▸ **Instructions to follow**: Return exactly the lines below, starting with the one that has "Tanzania, site O09, 2013-10-13" and going on through the one that has "label granularity: sequence-level".

>>>>>

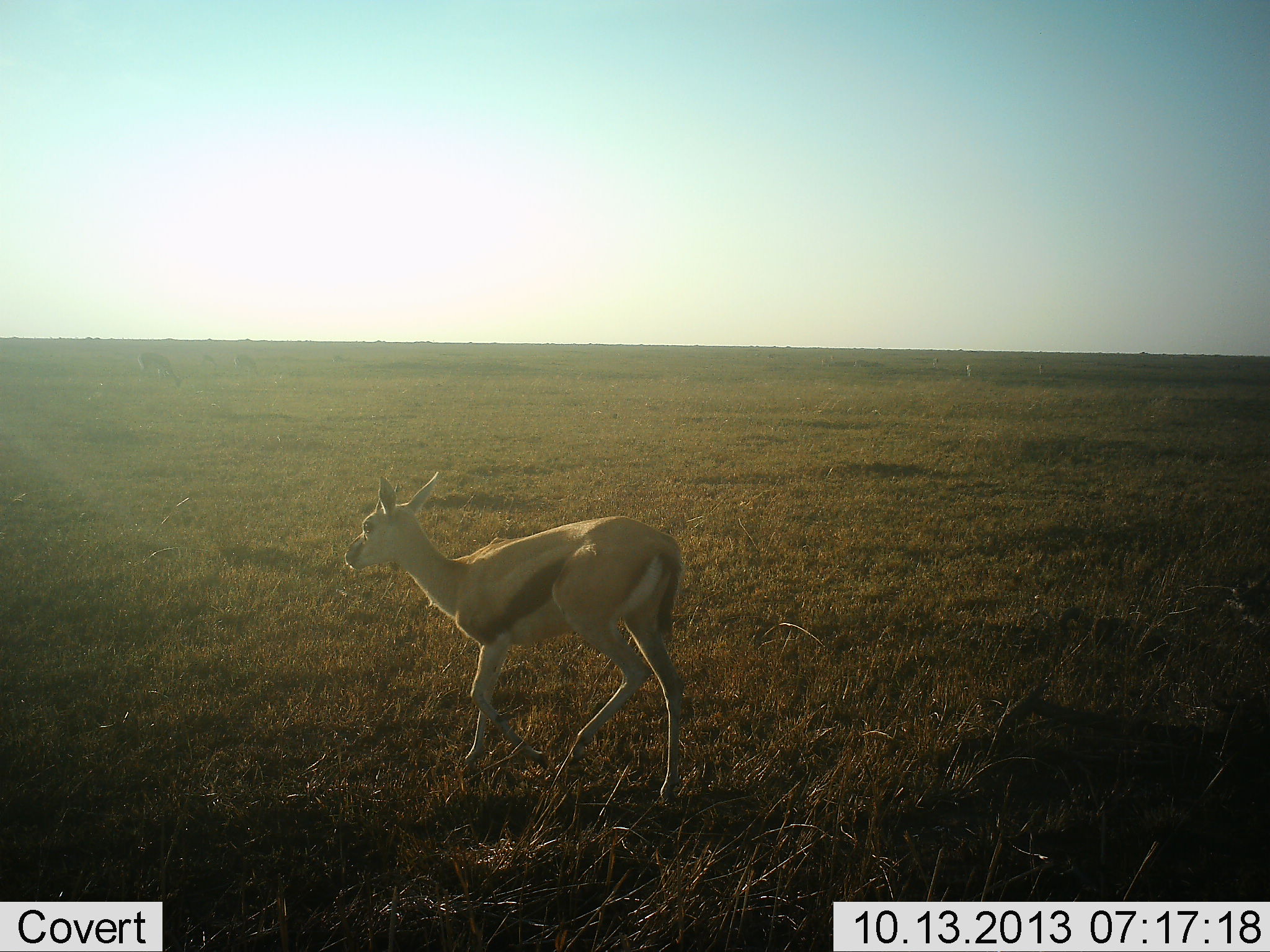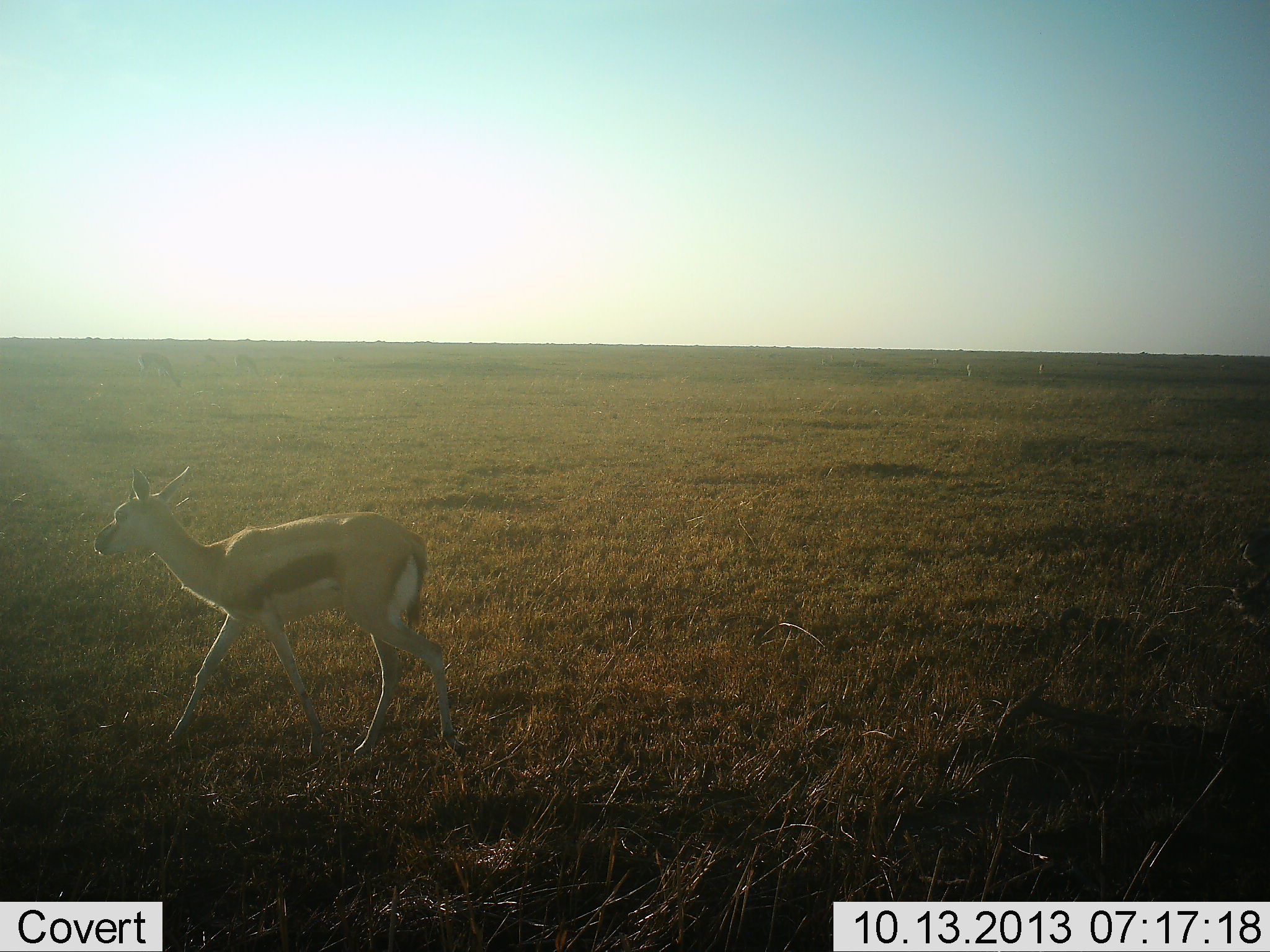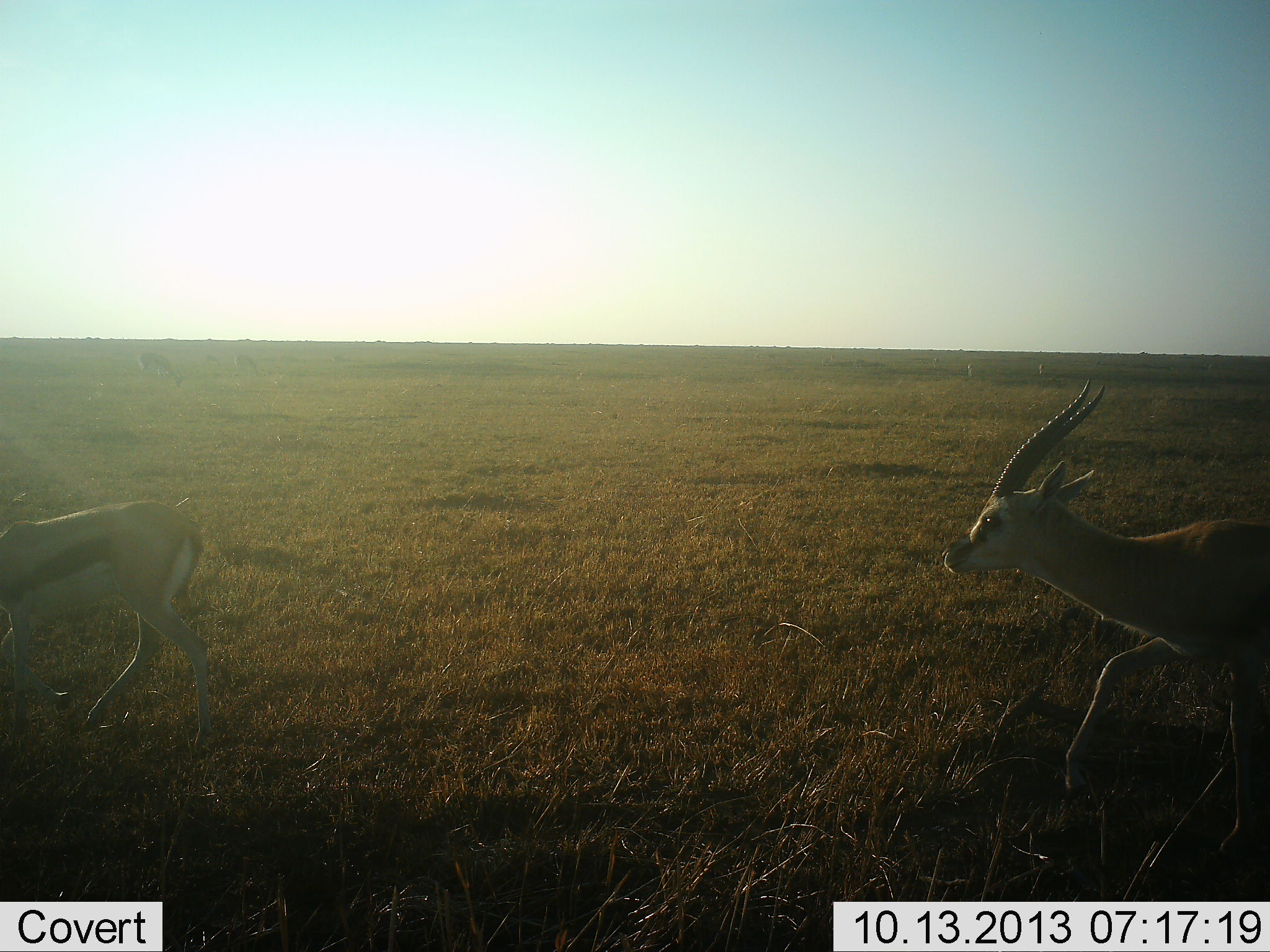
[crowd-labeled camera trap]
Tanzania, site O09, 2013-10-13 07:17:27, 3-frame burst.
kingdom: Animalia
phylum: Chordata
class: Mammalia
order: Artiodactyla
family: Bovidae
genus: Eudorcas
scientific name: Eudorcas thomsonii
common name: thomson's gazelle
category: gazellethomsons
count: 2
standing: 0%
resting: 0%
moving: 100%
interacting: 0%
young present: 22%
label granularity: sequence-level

<<<<<
>>>>>

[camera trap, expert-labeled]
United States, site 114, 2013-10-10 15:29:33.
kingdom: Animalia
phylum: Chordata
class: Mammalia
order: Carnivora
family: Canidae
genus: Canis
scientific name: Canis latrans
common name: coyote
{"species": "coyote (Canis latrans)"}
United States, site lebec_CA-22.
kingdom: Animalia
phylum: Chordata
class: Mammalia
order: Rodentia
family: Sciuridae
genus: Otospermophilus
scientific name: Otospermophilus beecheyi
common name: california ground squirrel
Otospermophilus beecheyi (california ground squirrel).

<<<<<

▸ **Response box**:
Tanzania, site O09, 2013-10-13 07:17:27, 3-frame burst.
kingdom: Animalia
phylum: Chordata
class: Mammalia
order: Artiodactyla
family: Bovidae
genus: Eudorcas
scientific name: Eudorcas thomsonii
common name: thomson's gazelle
category: gazellethomsons
count: 2
standing: 0%
resting: 0%
moving: 100%
interacting: 0%
young present: 22%
label granularity: sequence-level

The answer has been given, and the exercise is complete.